For additional information on teaching money skills to children, go to:
Grocery Shopping Tips
Money skills, by age.
- Have students visit stores and explain to friends why they buy certain items and brands.
- Have students create a visual presentation (using computer software or a poster) to communicate learning experiences for teaching wise buying to others.
- What experiences did you have growing up that helped you learn financial literacy and wise money management skills?
- Describe other methods that might be used to teach shopping and money management skills to young people and others who might lack these abilities.
Can you imagine getting paid each day that you work? That’s the idea behind Instant Financial’s app, which puts cash in the hands of workers on the same day they work. This program attempts to reduce absenteeism and employee turnover for restaurant chains.
At the end of each workday, employees may take 50 per cent of their pay for that day and transfer it to an instant account; the other half is paid at the end of the regular pay period. Funds in the Instant account may be accessed with a debit card or transferred to a bank account.
The app can reduce the use of payday loans, with exorbitant borrowing rates, as workers have access to funds between pay periods. Instant Financial makes money from fees charged employers and merchants when debit cards are used; although employees may pay ATM fees.

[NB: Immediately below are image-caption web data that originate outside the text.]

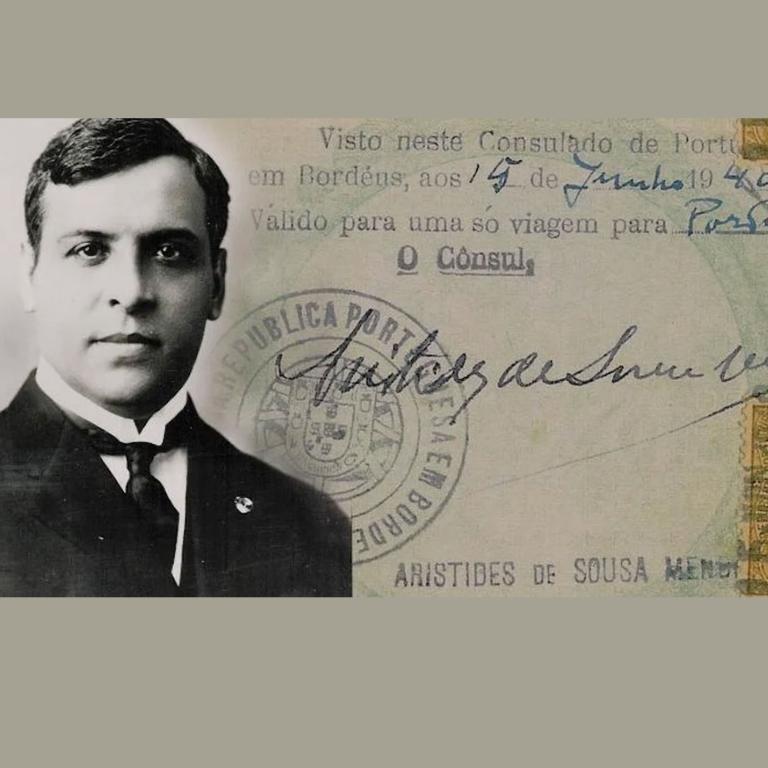 A black and white image of a man, Aristides de Sousa Mendes, superimposed over an old passport. Partially obscured.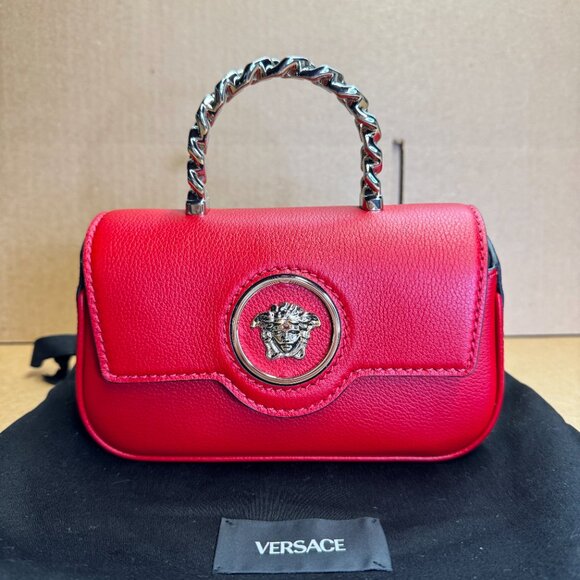 Versace La Medusa Mini Crossbody Bag - Red - Picture 6 of 11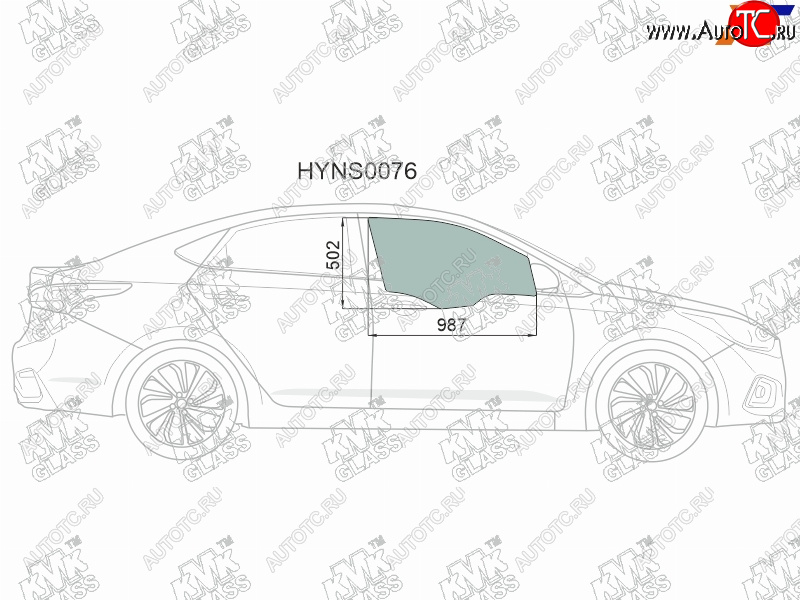 Стекло боковое опускное (Спереди Справа Цвет зеленый) Hyundai Solaris 17-20  Accent 17-22 HYNS0076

A major concern of the app is that it might discourage long-term financial planning. Poor budgeting habits could result in increased use of debt due to a lack of funds at the end of the month. Employees who use the app are encouraged to practice wise money management, including creating and building an emergency fund and other savings.
For additional information on instant pay, click here.
- Have students talk with others about the benefits and drawbacks of an instant account.
- Have students describe two situations: (1) a person who used the instant account wisely, and (2) someone who mismanaged their money as a result of using the instant account.
- What factors might be considered when deciding whether or not to use an instant account?
- Describe how an instant account might result in improved money management and in weakened money management activities.